• _Apply what you read_:
[1] Answer these questions from the passage on UV curable coatings:
(a) Which chemistry do coatings in the dominant technology use?
(b) By what other name is free-radical induced alternating copolymerization known?
(c) What two general features does this type of polymerization have?
[2] Continue the passage on UV curable coatings, picking up after its final sentence.

• _Document passage_:
###

UV curable polymers have developed into an important coatings research area, in part, because of their environment-friendly chemistry. While coatings based on acrylate chemistry are the dominant technology, the development of non-acrylate UV curable coatings is a growing area of research interest especially in view of the health concerns associated with acrylate chemistry. The major categories in non-acrylate technology include cationic polymerization, thiol-ene systems, and free-radical induced alternating copolymerization. These chemistries exhibit properties that are similar to acrylates with respect to cure times. Low toxicity and, perhaps more importantly, design flexibility are other benefits.
As discussed briefly above, free-radical induced alternating copolymerization is one alternative to acrylate UV curable coating. Free-radical induced alternating copolymerization takes place when an electron-rich vinyl group is mixed with an electron deficient vinyl group. This chemistry is also referred to as donor-acceptor systems. The general features of this type of polymerization are stoichiometric dependence and formation of charge-transfer complexes.

###

(Saved entries)
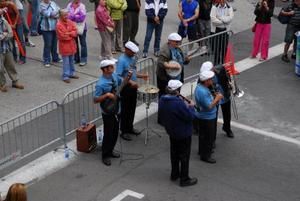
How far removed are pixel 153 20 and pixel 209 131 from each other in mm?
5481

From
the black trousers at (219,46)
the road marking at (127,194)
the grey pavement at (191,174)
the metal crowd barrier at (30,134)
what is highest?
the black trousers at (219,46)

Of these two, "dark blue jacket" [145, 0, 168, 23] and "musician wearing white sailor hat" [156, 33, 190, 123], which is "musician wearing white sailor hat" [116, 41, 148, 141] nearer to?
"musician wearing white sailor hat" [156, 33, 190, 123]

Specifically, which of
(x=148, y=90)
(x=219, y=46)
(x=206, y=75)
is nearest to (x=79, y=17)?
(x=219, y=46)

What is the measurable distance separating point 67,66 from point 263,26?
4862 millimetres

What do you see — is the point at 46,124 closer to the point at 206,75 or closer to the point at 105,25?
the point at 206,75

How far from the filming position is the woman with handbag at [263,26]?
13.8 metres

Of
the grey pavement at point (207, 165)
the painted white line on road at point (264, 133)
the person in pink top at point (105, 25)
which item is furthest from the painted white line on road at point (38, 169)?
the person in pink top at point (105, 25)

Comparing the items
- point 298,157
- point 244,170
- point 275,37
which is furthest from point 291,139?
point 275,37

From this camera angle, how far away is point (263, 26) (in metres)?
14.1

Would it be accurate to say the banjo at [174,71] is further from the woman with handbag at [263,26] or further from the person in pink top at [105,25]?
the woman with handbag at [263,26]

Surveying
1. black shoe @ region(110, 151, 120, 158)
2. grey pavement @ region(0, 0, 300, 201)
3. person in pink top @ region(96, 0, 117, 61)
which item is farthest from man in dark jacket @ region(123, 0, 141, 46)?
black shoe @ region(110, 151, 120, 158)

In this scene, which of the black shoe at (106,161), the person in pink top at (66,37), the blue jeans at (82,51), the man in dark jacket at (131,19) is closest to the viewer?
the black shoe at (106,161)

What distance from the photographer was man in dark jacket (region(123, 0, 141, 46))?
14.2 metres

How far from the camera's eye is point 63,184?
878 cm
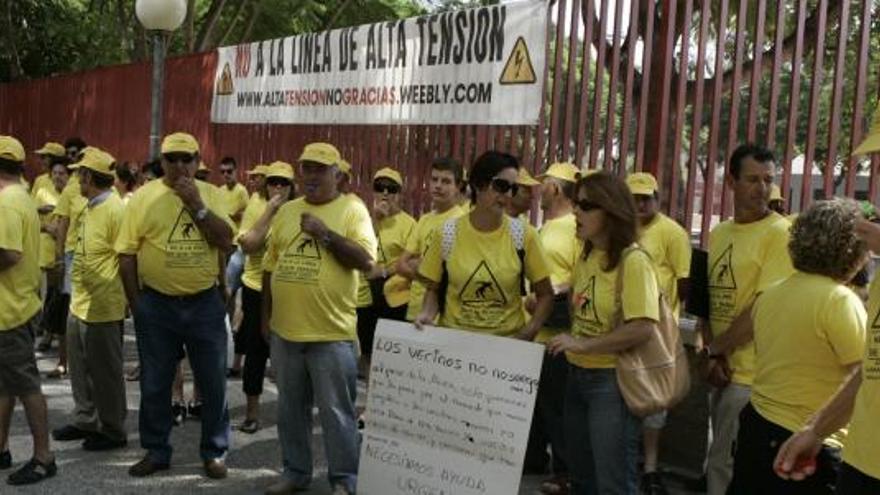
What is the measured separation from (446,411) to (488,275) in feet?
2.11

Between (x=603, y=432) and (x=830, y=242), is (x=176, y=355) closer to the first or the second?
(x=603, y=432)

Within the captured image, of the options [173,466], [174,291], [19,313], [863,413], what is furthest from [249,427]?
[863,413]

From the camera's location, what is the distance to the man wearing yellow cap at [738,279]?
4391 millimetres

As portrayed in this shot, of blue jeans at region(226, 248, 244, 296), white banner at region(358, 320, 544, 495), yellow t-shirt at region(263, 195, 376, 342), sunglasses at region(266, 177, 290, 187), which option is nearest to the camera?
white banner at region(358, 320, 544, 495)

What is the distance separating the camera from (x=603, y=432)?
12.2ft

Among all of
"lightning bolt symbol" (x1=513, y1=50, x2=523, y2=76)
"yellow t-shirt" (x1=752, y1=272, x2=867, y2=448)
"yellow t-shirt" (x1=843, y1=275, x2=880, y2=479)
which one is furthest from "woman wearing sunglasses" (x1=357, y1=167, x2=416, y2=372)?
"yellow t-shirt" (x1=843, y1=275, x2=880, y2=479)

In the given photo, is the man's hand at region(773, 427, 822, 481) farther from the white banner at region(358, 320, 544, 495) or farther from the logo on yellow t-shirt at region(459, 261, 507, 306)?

###

• _Answer section_:
[1]
(a) Acrylate chemistry.
(b) Donor-acceptor systems.
(c) Stoichiometric dependence and formation of charge-transfer complexes.

[2]
Ablative photodecomposition was discovered when high energy UV lasers were applied to polymers. One of the important applications envisaged for this process was its application as a dry-etching technique in photolithography. Higher resolution and a lower number of processing steps were the expected benefits. However, the use of standard polymers for laser ablation did not deliver the expected results. This, it is believed, is due to the lower sensitivity of polymers at the irradiation wavelength of operation.
In view of this, there is a need for methods and materials which can be used to make polymers that have improved laser ablation properties. The present invention is directed, in part, to meeting this need.